Photo Travelogue :
I love visiting old forts and my blogs has covered quite a bunch from all over the country. India - the cradle of civilizations since time immemorial has hundreds ( if not thousands ) of forts, with the state of Maharashtra itself having hundreds within it. My interest lies in learning the history of these magnificient structures as well as experiencing their 'spooky' quotent; because, every historical fort almost always has a bloody history of sorts. And when its a fort thats as old as the Ghodbunder Fort, one can be rest assured of its spine-chilling story. Bombay has a rich history that goes back to Portugese occupancy and then the British, in between the native Marathas fighting them both tooth and nail, so these forts has seen maximum battles and deaths from attacks and captures in a repeat mode. These forts were of importance as they stood in strategic locations and were of great importance both from administration and defence, as well as trade point of view. The Ghodbunder Fort served both these purposes. At present, although, it is currently in ruins and lay abandoned, one can't help but recall what glory it must've witnessed and upheld in its past.
I had made a mental note to visit all the forts surrounding Bombay - there are quite a many, so, Ghodbunder Fort was definately on that itinerary. One has to go via the 20 kms long Ghodbunder Road to reach Ghodbunder Fort. It lies somewhere in between from both Borivali ( western line ) side or Thane ( central line ). As soon as one reaches the famous Fountain Hotel Circle ( all buses stop at this point ), taking the opposite straight road to the ghodbunder village it is a 3km or so walk. I asked couple of locals the directions and it was quite a straight road - only at the end it becomes circular with two split roads reaching the same spot. The place is on top of a small hill so the climb was inevitable. I was surpised to see so many houses clustered so close to each other throughout the entire length of that hill road on both the sides. Its amazing to see what remote corners people lived and thrived. I spotted some monkeys too jumping from one roof to the other. The view of the Ulhas river or Vasai Creek kept me company till I reached the fort. At first, I was bit dissapointed as I saw those construction ladders all over the place at the entrance - its going under renovation. Nonetheless, I went in and slowly my mind changed from disappointment to excitement as I reached the interiors of the Fort. The entry is free. Its a comparatively small fort and can be covered within 1-2 hours. It has couple of courtyards ( small and big ), with certain enclosed sections with high walls. Locals playing cricket in one such sections was bit disappointing again - I hope its restricted. However, I was glad the fort walls were not defaced with graffiti. There were just few other tourists too so it was quite enjoyable - not too noisy. I hate it when tourists create a nuisance in histortical spots. A flag stood tall at the cylindrical bastion and I loved the views from it. My experience was lovely and I had a great time exploring all corners. Here's my entire experience at the fort. Enjoy :-)

view from the entrance...

these walls were crumbling at one point...it has been restored by the ASI...
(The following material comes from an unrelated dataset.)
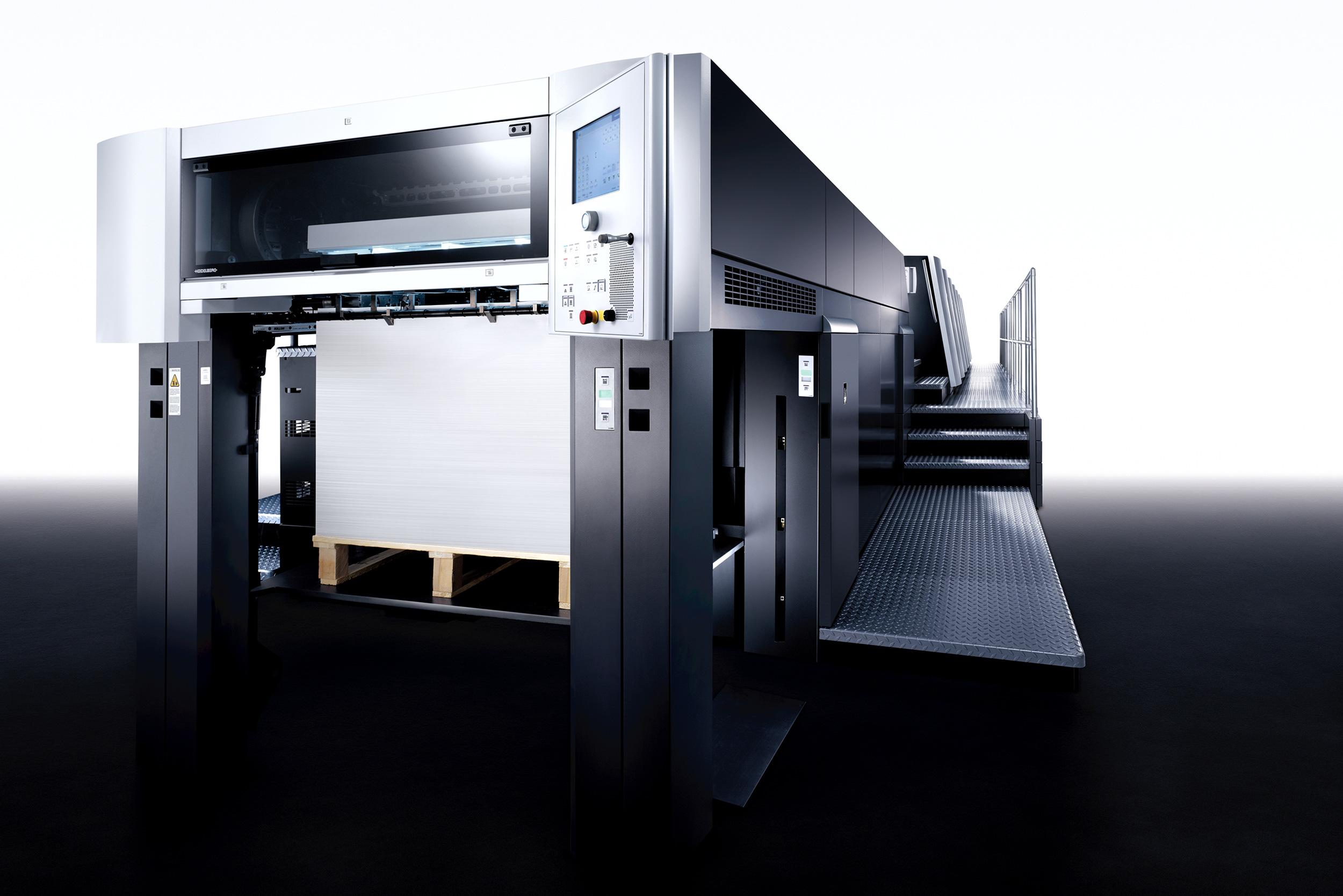 Die neueste Maschinengeneration – Installation einer Heidelberg XL 106 – 8P+L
landscaped garden...newly made...


stone steps going up...gives that typical 'ancient' feel...





hidden secret narrow stairways...for quick escape...






the enclosers where horses were kept in the past for trade by the portugese and arabs...



the central courtyard...
I was alone for a while in this particular area and had quite an eerie feeling of being continuously watched. Oddly enough, it was quite 'cold' as well in this spot compared to other parts of the fort that were scorching hot, adding to the discomfort of being 'watched' and engulfed by those dwellers of the past whose souls still roam this place. While capturing and protecting this fort throughout history, many people have died. Their spirits to this date, are stuck and roam these grounds and have been witnessed many times particularly at nights by visitors as well as locals. The place had a strange smell too ( of horses? ) that lingered on even when I reached home and was preparing this post the next morning. Quite weird!





the cylindrical bastion of the fort...
it gives great 360 degree views from the circular top of the entire coastal surroundings - of the Arabian Sea, the Vasai creek to the looming heights of the forested hills of Sanjay Gandhi National Park at a distance and the highway...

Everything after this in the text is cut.